◆ **出典抜粋**:

⟨

癌にならないために何をすべきか、と言われたら皆さんは何と答えますか?
英国では今後、喫煙に次ぐ癌のリスクは肥満になるだろうと言われています。特に1980年代から1990年代に生まれた世代に肥満が多く、この世代が中高年に差し掛かるころから肥満に起因した癌が増えることが予想されています。
米国で肥満が問題視されるようになったのはもうしばらく前からですが、それでもこの10年の間も肥満者の割合は大人も子どもも増えているのだそうです。しかし逆にダイエットに取り組む人は減っていると言われています。それは周りの多くの人が同じように肥満しているからということが大きく影響するのだそうです。10人いれば4人は肥満、過体重まで含めれば7-8人という国ですからわかる気がします。

⟩

◆ **データ一覧**:
⟨

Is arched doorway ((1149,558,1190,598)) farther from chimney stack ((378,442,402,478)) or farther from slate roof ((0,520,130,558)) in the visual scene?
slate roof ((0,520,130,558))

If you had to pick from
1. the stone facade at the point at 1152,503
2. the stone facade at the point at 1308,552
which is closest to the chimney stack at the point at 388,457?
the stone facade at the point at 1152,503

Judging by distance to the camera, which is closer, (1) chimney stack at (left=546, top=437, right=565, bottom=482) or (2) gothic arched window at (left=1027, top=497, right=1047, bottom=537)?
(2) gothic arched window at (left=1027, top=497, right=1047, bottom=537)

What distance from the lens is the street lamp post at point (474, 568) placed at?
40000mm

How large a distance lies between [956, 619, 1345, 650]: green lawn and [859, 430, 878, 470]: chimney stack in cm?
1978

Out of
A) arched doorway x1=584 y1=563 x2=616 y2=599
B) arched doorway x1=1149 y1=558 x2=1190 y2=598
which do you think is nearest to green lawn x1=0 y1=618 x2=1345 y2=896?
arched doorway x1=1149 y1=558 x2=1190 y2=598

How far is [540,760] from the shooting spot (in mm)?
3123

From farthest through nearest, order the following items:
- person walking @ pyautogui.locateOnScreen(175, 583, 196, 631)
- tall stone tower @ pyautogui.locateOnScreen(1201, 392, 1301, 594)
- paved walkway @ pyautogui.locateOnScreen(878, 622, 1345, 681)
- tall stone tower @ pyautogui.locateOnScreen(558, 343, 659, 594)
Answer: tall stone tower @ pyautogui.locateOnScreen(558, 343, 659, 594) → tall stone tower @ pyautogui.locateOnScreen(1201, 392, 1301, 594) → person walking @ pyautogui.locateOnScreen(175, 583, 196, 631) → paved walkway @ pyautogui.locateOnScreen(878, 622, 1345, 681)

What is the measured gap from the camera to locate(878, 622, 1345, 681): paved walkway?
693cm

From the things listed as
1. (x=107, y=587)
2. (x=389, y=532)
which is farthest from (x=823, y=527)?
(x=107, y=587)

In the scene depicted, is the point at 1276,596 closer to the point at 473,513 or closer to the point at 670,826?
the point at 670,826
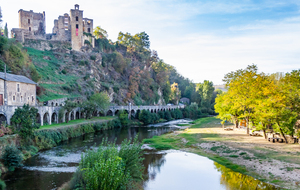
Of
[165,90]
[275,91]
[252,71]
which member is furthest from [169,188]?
[165,90]

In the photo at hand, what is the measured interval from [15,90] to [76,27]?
158ft

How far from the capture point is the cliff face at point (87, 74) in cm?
5891

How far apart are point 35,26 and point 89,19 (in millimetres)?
18692

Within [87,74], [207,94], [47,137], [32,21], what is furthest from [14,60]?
[207,94]

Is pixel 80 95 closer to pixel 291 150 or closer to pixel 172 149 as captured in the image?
pixel 172 149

⟩

出典抜粋によれば、英国で今後、喫煙に次ぐ癌のリスクになると言われているものは何ですか。

◆ **解答**:
肥満です。